The food bank website states: “The people who visit food banks come from all backgrounds.
“They include families with children, employed people whose low wages do not cover basic living essentials, individuals on social assistance, and Canadians living on a fixed income, including seniors and people with disabilities.
“Food bank donations of either food or monetary contributions can be brought to the FCSS office located in the provincial building during office hours. You may be eligible for a tax receipt.”
Kitz for Kidz – a program that collects much needed school supplies for school-aged children in Rimbey and surrounding area through donations and strong partnerships – is also gearing up.
“Basically, what it is that anyone wants to go to either the drug store, stationary store or red apple in town and if they purchase school supplies. They can be donated at that store and they will pick them up there,” said Coston
She says if there are families in town that are having trouble getting school supplies they can call the FCSS in Rimbey to sign up for a Kitz for Kidz.
According to the FCSS website: Donations of cash or school supplies can be made and financial donations can be made to Rimbey Community Home Help Services Association and will be used to purchase school supplies.
“You can participate in collection challenges, begin a partnership, sponsor Kitz 4 Kidz, or volunteer.”
“Coming up in September we are running a compass program. The program is a supportive multi-session workshop facilitated by one of the FCSS volunteer staff,” said Coston.
She says the program is for caregivers – a role that can be isolating, overwhelming and stressful. It could have a negative impact on the caregivers mental and physical health.
“COMPASS encourages caregivers to balance their own well-being with the challenges of caregiving.
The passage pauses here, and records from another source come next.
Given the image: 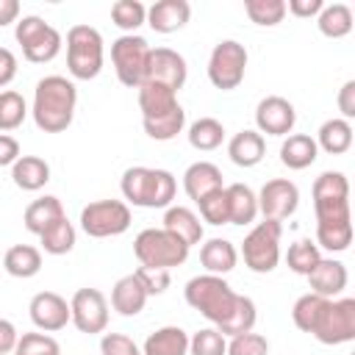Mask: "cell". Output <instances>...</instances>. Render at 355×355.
Returning <instances> with one entry per match:
<instances>
[{
  "instance_id": "1",
  "label": "cell",
  "mask_w": 355,
  "mask_h": 355,
  "mask_svg": "<svg viewBox=\"0 0 355 355\" xmlns=\"http://www.w3.org/2000/svg\"><path fill=\"white\" fill-rule=\"evenodd\" d=\"M78 105V89L64 75H47L33 89V122L44 133H61L72 125Z\"/></svg>"
},
{
  "instance_id": "2",
  "label": "cell",
  "mask_w": 355,
  "mask_h": 355,
  "mask_svg": "<svg viewBox=\"0 0 355 355\" xmlns=\"http://www.w3.org/2000/svg\"><path fill=\"white\" fill-rule=\"evenodd\" d=\"M122 197L136 208H169L178 191L175 175L169 169L150 166H128L119 180Z\"/></svg>"
},
{
  "instance_id": "3",
  "label": "cell",
  "mask_w": 355,
  "mask_h": 355,
  "mask_svg": "<svg viewBox=\"0 0 355 355\" xmlns=\"http://www.w3.org/2000/svg\"><path fill=\"white\" fill-rule=\"evenodd\" d=\"M183 297L194 311H200L211 324L219 327L230 316L239 294L230 288V283L222 275H208L205 272V275H197L186 283Z\"/></svg>"
},
{
  "instance_id": "4",
  "label": "cell",
  "mask_w": 355,
  "mask_h": 355,
  "mask_svg": "<svg viewBox=\"0 0 355 355\" xmlns=\"http://www.w3.org/2000/svg\"><path fill=\"white\" fill-rule=\"evenodd\" d=\"M103 36L92 25H72L67 31V69L75 80H94L103 69Z\"/></svg>"
},
{
  "instance_id": "5",
  "label": "cell",
  "mask_w": 355,
  "mask_h": 355,
  "mask_svg": "<svg viewBox=\"0 0 355 355\" xmlns=\"http://www.w3.org/2000/svg\"><path fill=\"white\" fill-rule=\"evenodd\" d=\"M189 250L191 247H186L164 227H144L133 239V255L139 258L141 266H153V269H172L186 263Z\"/></svg>"
},
{
  "instance_id": "6",
  "label": "cell",
  "mask_w": 355,
  "mask_h": 355,
  "mask_svg": "<svg viewBox=\"0 0 355 355\" xmlns=\"http://www.w3.org/2000/svg\"><path fill=\"white\" fill-rule=\"evenodd\" d=\"M280 233L283 225L275 219L258 222L241 241V258L244 266L255 275H269L280 263Z\"/></svg>"
},
{
  "instance_id": "7",
  "label": "cell",
  "mask_w": 355,
  "mask_h": 355,
  "mask_svg": "<svg viewBox=\"0 0 355 355\" xmlns=\"http://www.w3.org/2000/svg\"><path fill=\"white\" fill-rule=\"evenodd\" d=\"M14 36L22 44V55L31 64H47V61H53L61 53V44H64L61 33L50 22H44L42 17H36V14H28V17L17 19Z\"/></svg>"
},
{
  "instance_id": "8",
  "label": "cell",
  "mask_w": 355,
  "mask_h": 355,
  "mask_svg": "<svg viewBox=\"0 0 355 355\" xmlns=\"http://www.w3.org/2000/svg\"><path fill=\"white\" fill-rule=\"evenodd\" d=\"M150 44L139 33H125L111 42V64L116 69V78L122 86L139 89L144 83L147 72V58H150Z\"/></svg>"
},
{
  "instance_id": "9",
  "label": "cell",
  "mask_w": 355,
  "mask_h": 355,
  "mask_svg": "<svg viewBox=\"0 0 355 355\" xmlns=\"http://www.w3.org/2000/svg\"><path fill=\"white\" fill-rule=\"evenodd\" d=\"M130 227V208L122 200H94L80 211V230L92 239L122 236Z\"/></svg>"
},
{
  "instance_id": "10",
  "label": "cell",
  "mask_w": 355,
  "mask_h": 355,
  "mask_svg": "<svg viewBox=\"0 0 355 355\" xmlns=\"http://www.w3.org/2000/svg\"><path fill=\"white\" fill-rule=\"evenodd\" d=\"M311 336L319 344H327V347L352 341L355 338V300L352 297L327 300V305L322 308Z\"/></svg>"
},
{
  "instance_id": "11",
  "label": "cell",
  "mask_w": 355,
  "mask_h": 355,
  "mask_svg": "<svg viewBox=\"0 0 355 355\" xmlns=\"http://www.w3.org/2000/svg\"><path fill=\"white\" fill-rule=\"evenodd\" d=\"M247 72V50L241 42L236 39H222L219 44H214L211 55H208V80L222 89L230 92L244 80Z\"/></svg>"
},
{
  "instance_id": "12",
  "label": "cell",
  "mask_w": 355,
  "mask_h": 355,
  "mask_svg": "<svg viewBox=\"0 0 355 355\" xmlns=\"http://www.w3.org/2000/svg\"><path fill=\"white\" fill-rule=\"evenodd\" d=\"M69 313H72L69 322L89 336L103 333L108 324V302L100 288H78L69 300Z\"/></svg>"
},
{
  "instance_id": "13",
  "label": "cell",
  "mask_w": 355,
  "mask_h": 355,
  "mask_svg": "<svg viewBox=\"0 0 355 355\" xmlns=\"http://www.w3.org/2000/svg\"><path fill=\"white\" fill-rule=\"evenodd\" d=\"M255 197H258V214H263V219H275V222L288 219L300 205V189L288 178L266 180Z\"/></svg>"
},
{
  "instance_id": "14",
  "label": "cell",
  "mask_w": 355,
  "mask_h": 355,
  "mask_svg": "<svg viewBox=\"0 0 355 355\" xmlns=\"http://www.w3.org/2000/svg\"><path fill=\"white\" fill-rule=\"evenodd\" d=\"M186 78H189V67H186V58L178 50H172V47L150 50L144 83H158V86H166L172 92H180Z\"/></svg>"
},
{
  "instance_id": "15",
  "label": "cell",
  "mask_w": 355,
  "mask_h": 355,
  "mask_svg": "<svg viewBox=\"0 0 355 355\" xmlns=\"http://www.w3.org/2000/svg\"><path fill=\"white\" fill-rule=\"evenodd\" d=\"M297 122V111L294 105L280 97V94H269L258 103L255 108V125H258V133L263 136H288L291 128Z\"/></svg>"
},
{
  "instance_id": "16",
  "label": "cell",
  "mask_w": 355,
  "mask_h": 355,
  "mask_svg": "<svg viewBox=\"0 0 355 355\" xmlns=\"http://www.w3.org/2000/svg\"><path fill=\"white\" fill-rule=\"evenodd\" d=\"M28 311H31V322L39 330H44V333L64 330L69 324V319H72L69 302L61 294H55V291H39V294H33Z\"/></svg>"
},
{
  "instance_id": "17",
  "label": "cell",
  "mask_w": 355,
  "mask_h": 355,
  "mask_svg": "<svg viewBox=\"0 0 355 355\" xmlns=\"http://www.w3.org/2000/svg\"><path fill=\"white\" fill-rule=\"evenodd\" d=\"M347 280H349L347 266H344L341 261H336V258H322V261L311 269V275H308L311 294H319V297H324V300L338 297V294L347 288Z\"/></svg>"
},
{
  "instance_id": "18",
  "label": "cell",
  "mask_w": 355,
  "mask_h": 355,
  "mask_svg": "<svg viewBox=\"0 0 355 355\" xmlns=\"http://www.w3.org/2000/svg\"><path fill=\"white\" fill-rule=\"evenodd\" d=\"M191 17V6L186 0H158L147 8V25L155 33H175Z\"/></svg>"
},
{
  "instance_id": "19",
  "label": "cell",
  "mask_w": 355,
  "mask_h": 355,
  "mask_svg": "<svg viewBox=\"0 0 355 355\" xmlns=\"http://www.w3.org/2000/svg\"><path fill=\"white\" fill-rule=\"evenodd\" d=\"M183 189H186V194H189L194 202H200V200L208 197L211 191L222 189V172H219V166L211 164V161H194V164L183 172Z\"/></svg>"
},
{
  "instance_id": "20",
  "label": "cell",
  "mask_w": 355,
  "mask_h": 355,
  "mask_svg": "<svg viewBox=\"0 0 355 355\" xmlns=\"http://www.w3.org/2000/svg\"><path fill=\"white\" fill-rule=\"evenodd\" d=\"M164 230L172 233L175 239H180L186 247L202 241V222L186 205H169L166 208V214H164Z\"/></svg>"
},
{
  "instance_id": "21",
  "label": "cell",
  "mask_w": 355,
  "mask_h": 355,
  "mask_svg": "<svg viewBox=\"0 0 355 355\" xmlns=\"http://www.w3.org/2000/svg\"><path fill=\"white\" fill-rule=\"evenodd\" d=\"M111 305L122 316H136V313L144 311L147 291H144V286L139 283L136 275H125V277H119L114 283V288H111Z\"/></svg>"
},
{
  "instance_id": "22",
  "label": "cell",
  "mask_w": 355,
  "mask_h": 355,
  "mask_svg": "<svg viewBox=\"0 0 355 355\" xmlns=\"http://www.w3.org/2000/svg\"><path fill=\"white\" fill-rule=\"evenodd\" d=\"M227 155H230V161H233L236 166L250 169V166H255V164L263 161V155H266V141H263V136H261L258 130H241V133H236V136L227 141Z\"/></svg>"
},
{
  "instance_id": "23",
  "label": "cell",
  "mask_w": 355,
The nine module program is facilitated by a volunteer – someone who understands how difficult caregiving can be.
“Sessions Include: The Emotional Journey, Putting Yourself First, Navigating the System, Assertiveness and Sharing the Care, Caregiver Burnout, and Planning for the Journey Ahead.
“The small group meets weekly for eight weeks and for a 9th time to come back together and reconnect. Workshops are held twice a year, spring and fall and require pre-registration. There is no cost to participate.”